GIVEN INSTRUCTION: Lay out every line of the entries below as a Markdown table with the columns "No." and "Text," numbering each row and skipping blank lines. Leave the pictures out of your answer.

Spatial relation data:
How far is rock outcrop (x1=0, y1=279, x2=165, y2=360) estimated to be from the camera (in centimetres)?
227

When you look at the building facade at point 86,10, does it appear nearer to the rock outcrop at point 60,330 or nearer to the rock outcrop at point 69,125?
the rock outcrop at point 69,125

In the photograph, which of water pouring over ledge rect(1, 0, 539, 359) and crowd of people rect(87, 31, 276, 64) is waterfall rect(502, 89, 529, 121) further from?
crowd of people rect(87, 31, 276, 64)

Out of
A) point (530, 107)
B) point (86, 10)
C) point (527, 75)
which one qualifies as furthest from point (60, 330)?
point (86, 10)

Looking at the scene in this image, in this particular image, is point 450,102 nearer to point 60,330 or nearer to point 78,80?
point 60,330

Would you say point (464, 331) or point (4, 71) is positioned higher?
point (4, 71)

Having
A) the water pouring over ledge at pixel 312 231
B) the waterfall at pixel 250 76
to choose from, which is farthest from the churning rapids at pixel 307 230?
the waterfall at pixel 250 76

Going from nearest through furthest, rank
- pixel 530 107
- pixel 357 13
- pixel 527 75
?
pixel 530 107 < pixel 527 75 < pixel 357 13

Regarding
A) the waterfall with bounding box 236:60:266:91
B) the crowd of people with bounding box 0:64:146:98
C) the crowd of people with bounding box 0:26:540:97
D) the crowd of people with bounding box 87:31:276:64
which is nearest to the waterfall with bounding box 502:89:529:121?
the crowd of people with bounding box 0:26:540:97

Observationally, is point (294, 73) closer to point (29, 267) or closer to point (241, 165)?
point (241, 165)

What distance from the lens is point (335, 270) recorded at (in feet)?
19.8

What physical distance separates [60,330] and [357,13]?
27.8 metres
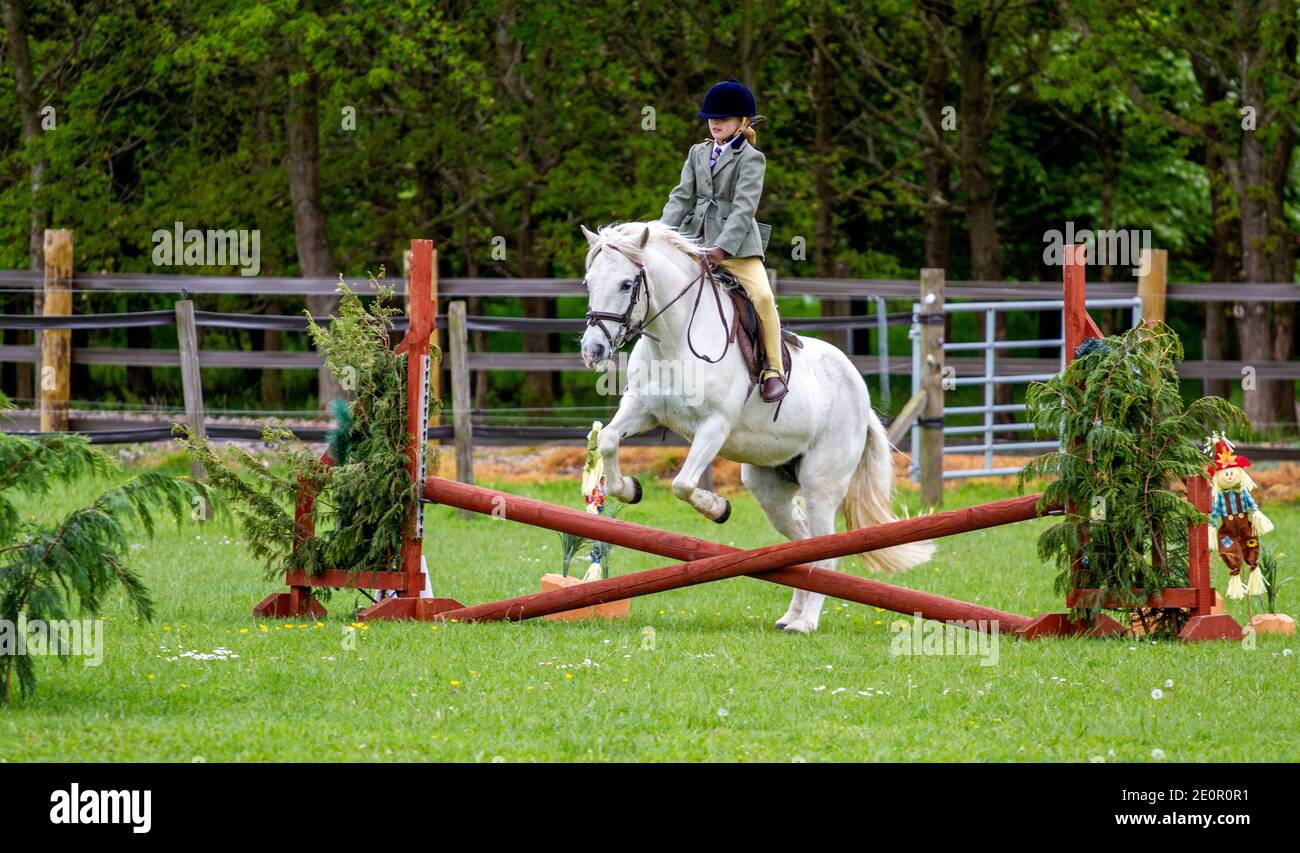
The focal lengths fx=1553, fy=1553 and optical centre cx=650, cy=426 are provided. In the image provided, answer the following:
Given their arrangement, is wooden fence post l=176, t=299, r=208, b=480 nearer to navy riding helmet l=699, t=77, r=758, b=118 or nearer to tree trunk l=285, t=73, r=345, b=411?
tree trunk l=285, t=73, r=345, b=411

RESPONSE TO THIS EXERCISE:
| No. | Text |
|---|---|
| 1 | How far is rock outcrop (x1=0, y1=279, x2=165, y2=360) estimated to be from the camera (in centimetres)? |
| 2 | 227 |
| 3 | When you look at the building facade at point 86,10, does it appear nearer to the rock outcrop at point 60,330 or nearer to the rock outcrop at point 69,125? |
| 4 | the rock outcrop at point 69,125 |
| 5 | In the photograph, which of water pouring over ledge rect(1, 0, 539, 359) and crowd of people rect(87, 31, 276, 64) is waterfall rect(502, 89, 529, 121) further from? |
| 6 | crowd of people rect(87, 31, 276, 64) |
| 7 | Out of |
| 8 | A) point (530, 107) |
| 9 | B) point (86, 10) |
| 10 | C) point (527, 75) |
| 11 | which one qualifies as furthest from point (60, 330)? |
| 12 | point (86, 10) |
| 13 | Looking at the scene in this image, in this particular image, is point 450,102 nearer to point 60,330 or nearer to point 78,80? |
| 14 | point 60,330 |
| 15 | Would you say point (464, 331) or point (4, 71) is positioned higher? |
| 16 | point (4, 71) |
| 17 | Having |
| 18 | A) the water pouring over ledge at pixel 312 231 |
| 19 | B) the waterfall at pixel 250 76 |
| 20 | to choose from, which is farthest from the churning rapids at pixel 307 230? |
| 21 | the waterfall at pixel 250 76 |
| 22 | Going from nearest through furthest, rank |
| 23 | - pixel 530 107 |
| 24 | - pixel 357 13 |
| 25 | - pixel 527 75 |
| 26 | ? |
| 27 | pixel 530 107 < pixel 527 75 < pixel 357 13 |
| 28 | Regarding |
| 29 | A) the waterfall with bounding box 236:60:266:91 |
| 30 | B) the crowd of people with bounding box 0:64:146:98 |
| 31 | C) the crowd of people with bounding box 0:26:540:97 |
| 32 | D) the crowd of people with bounding box 87:31:276:64 |
| 33 | which is nearest to the waterfall with bounding box 502:89:529:121? |
| 34 | the crowd of people with bounding box 0:26:540:97 |
| 35 | Observationally, is point (294, 73) closer to point (29, 267) or closer to point (241, 165)? |
| 36 | point (241, 165) |
| 37 | What distance from the lens is point (335, 270) recorded at (in feet)? |
| 38 | 19.8 |
| 39 | What physical distance separates [60,330] and [357,13]? |
| 40 | 27.8 metres |
| 41 | The focal lengths fx=1553, fy=1553 and optical centre cx=650, cy=426 are provided. In the image provided, answer the following: |
| 42 | Given their arrangement, is wooden fence post l=176, t=299, r=208, b=480 nearer to navy riding helmet l=699, t=77, r=758, b=118 or nearer to tree trunk l=285, t=73, r=345, b=411? |
| 43 | tree trunk l=285, t=73, r=345, b=411 |